The farm’s 25 conventional, organic and biotech crops include processing tomatoes, peppers, onions, seed product, corn and other annuals, in addition to walnuts, almonds, pistachios, wine grapes and olives for oil. Cameron also owns Prado Farms in Fresno County, according to a biography on the state board of food and ag’s website.

In addition to his work with the board, Cameron currently chairs the California Cotton Alliance and the McMullin Area Groundwater Sustainability Agency, is a director and past chairman for the California Tomato Growers Association, and is a director for Western Growers and the Raisin City Water District.

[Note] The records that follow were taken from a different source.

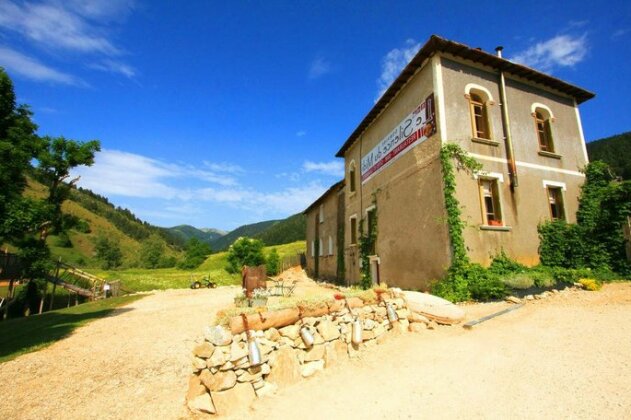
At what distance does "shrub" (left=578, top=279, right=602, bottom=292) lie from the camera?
28.8 feet

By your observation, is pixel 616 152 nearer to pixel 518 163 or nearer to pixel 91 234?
pixel 518 163

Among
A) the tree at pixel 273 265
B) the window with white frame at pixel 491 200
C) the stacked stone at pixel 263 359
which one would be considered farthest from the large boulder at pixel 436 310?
the tree at pixel 273 265

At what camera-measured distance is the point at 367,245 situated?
16.2 meters

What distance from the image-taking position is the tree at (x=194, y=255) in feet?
145

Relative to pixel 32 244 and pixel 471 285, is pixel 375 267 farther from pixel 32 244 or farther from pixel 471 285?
pixel 32 244

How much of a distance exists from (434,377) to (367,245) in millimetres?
11522

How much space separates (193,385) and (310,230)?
25752 millimetres

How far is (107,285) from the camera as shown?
22.9 meters

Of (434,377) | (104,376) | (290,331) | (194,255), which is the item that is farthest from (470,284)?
(194,255)

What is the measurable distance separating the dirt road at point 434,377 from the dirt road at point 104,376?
3 centimetres

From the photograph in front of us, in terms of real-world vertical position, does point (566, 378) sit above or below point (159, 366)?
above

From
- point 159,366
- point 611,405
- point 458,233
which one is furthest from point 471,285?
point 159,366

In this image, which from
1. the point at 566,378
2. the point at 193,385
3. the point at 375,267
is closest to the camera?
the point at 566,378

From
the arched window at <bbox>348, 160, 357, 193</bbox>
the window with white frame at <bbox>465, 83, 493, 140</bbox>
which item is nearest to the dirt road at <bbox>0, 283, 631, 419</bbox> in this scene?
the window with white frame at <bbox>465, 83, 493, 140</bbox>
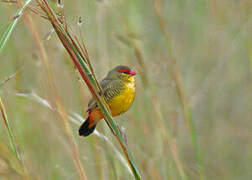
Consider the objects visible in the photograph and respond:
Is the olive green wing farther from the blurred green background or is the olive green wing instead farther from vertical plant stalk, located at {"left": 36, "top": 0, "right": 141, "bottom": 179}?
vertical plant stalk, located at {"left": 36, "top": 0, "right": 141, "bottom": 179}

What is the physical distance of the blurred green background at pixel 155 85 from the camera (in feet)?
10.2

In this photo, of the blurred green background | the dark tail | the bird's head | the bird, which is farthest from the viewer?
the blurred green background

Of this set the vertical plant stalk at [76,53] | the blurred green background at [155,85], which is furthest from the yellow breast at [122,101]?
the vertical plant stalk at [76,53]

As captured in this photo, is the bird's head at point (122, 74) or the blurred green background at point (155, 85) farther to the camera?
the blurred green background at point (155, 85)

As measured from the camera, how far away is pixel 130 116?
325 cm

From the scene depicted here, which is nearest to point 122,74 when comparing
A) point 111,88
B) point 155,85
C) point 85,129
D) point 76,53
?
point 111,88

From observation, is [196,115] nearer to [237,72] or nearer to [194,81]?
[194,81]

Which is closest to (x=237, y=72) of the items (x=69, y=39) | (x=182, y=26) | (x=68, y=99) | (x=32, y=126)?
(x=182, y=26)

He was named the 2017 Agriculturalist of the Year by the Fresno Chamber of Commerce, and Terranova Ranch was given a 2017 Governor’s Environmental Leadership Award for his flood capture and recharge project.

FLOODING FIELDS

The project began with a grant from the USDA’s Natural Resources Conservation Service, which enables him to take excess water from the river during wet winters for recharge. The practice has saved several downstream farms and communities from flooding, he says.

After initially applying water to his pistachio, wine grape and alfalfa fields as well as open ground that was slated to be planted with tomatoes, Cameron reported seeing no decreases in yields from any of the crops the next season.

Flows on the Kings River can fluctuate, but they’re generally consistent, Cameron says.

“When it floods, there’s really a lot of water,” he says.

Part of the challenge for Cameron has been building the conveyance system to move large amounts of water to his almond orchards and other fields with soils that are most conducive to recharge, he says.

“These flood flows run fast and run big,” Cameron says. “You’ve got to have the capacity to capture them and bring them on-farm.”

Approvals for various aspects of the project can be slow in coming. For instance, Cameron obtained a grant from the state Department of Water Resources in 2012 and only started moving dirt in 2018, he says.

“Any project you want to do takes time,” he says.

“I spend about 70 percent of my time on water issues, which is crazy,” Cameron says. “I love to farm, but without water you’re done.”